FOR THE FIRST TIME in decades, there will be no jazz on Fillmore Street this Fourth of July weekend.
The annual Fillmore Jazz Festival has been canceled due to the coronavirus and the ban on large gatherings of people.
“Sister! I just want to cry because there’s no festival this weekend,” said jazz vocalist Kim Nalley, who got her start on Fillmore Street and has been a perennial headliner at the festival. “It doesn’t even seem like the Fourth of July without the Fillmore Jazz Festival. I can barely remember when I haven’t sung at this festival.”
Jason Olaine, the festival’s artistic director for the last decade — and also the director of programming and touring at Jazz at Lincoln Center in New York — also lamented the cancellation of this year’s event.
“We will miss — terribly — the mass of humanity in all its colors and generations, tastes and sounds, that make up the Fillmore Jazz Festival,” Olaine said. “We take solace in knowing that when we do come back, we’ll all be safe and strong and seriously ready to party. That will be quite a weekend — when we can all truly embrace one another without fear and dance all day.”
The festival was begun in 1986 as a way to keep jazz alive on Fillmore Street, once a thriving mecca of music known during the ’40s and ’50s as the Harlem of the West. Most of its clubs and joints were lost during the 1960s as part of an ambitious but ultimately misguided redevelopment plan, which bulldozed large swaths of the neighborhood.

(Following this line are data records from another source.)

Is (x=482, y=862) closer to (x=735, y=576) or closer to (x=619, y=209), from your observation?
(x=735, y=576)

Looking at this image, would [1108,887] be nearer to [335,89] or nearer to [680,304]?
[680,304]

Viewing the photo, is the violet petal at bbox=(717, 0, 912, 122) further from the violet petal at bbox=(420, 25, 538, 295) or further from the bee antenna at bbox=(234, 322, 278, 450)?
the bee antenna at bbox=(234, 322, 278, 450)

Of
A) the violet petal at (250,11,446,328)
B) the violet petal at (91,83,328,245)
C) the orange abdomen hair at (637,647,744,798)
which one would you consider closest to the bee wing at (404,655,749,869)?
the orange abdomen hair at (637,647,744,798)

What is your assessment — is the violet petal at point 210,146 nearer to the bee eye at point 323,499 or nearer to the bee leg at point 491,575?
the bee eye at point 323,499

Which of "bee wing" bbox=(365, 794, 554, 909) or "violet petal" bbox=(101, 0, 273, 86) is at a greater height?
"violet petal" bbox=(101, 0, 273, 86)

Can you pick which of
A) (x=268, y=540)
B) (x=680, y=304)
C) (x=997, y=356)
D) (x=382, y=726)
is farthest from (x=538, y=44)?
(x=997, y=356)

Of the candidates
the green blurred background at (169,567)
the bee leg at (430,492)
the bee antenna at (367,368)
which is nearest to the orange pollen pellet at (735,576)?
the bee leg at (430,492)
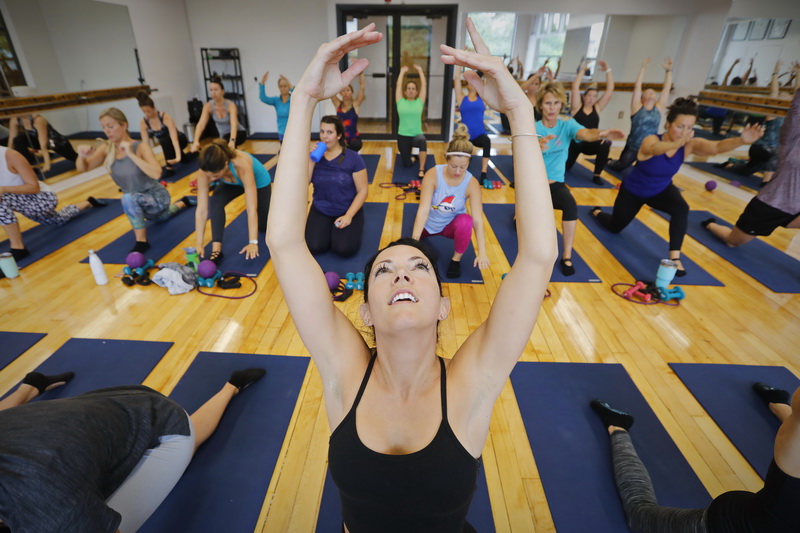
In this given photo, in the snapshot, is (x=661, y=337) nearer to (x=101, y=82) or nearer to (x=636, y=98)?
(x=636, y=98)

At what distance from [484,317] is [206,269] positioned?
85.2 inches

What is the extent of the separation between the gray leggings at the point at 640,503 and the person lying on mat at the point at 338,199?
2508 mm

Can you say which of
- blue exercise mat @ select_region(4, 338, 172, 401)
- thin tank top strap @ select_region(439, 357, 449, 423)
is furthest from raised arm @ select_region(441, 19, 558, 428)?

The annual jazzfest began as a modest street fair called “Jazz and All That Art on Fillmore” and sponsored by the Fillmore Merchants Association. It was spurred by the self-proclaimed Mayor of Fillmore Street, Ruth Dewson, longtime proprietor of Mrs. Dewson’s Hats. She recalled approaching promoter Terry Pimsleur, who had earlier started the Union Street Festival, about creating a similar street fair on Fillmore, where new businesses were opening and trying to improve the struggling commercial strip. But she was rebuffed, told there weren’t enough people or merchants on Fillmore at that time to make a street fair successful.
“I told her, ‘Honey, you got one of me, that’s enough,’” Dewson recalled in 2011. “Right from the beginning, it was a success.”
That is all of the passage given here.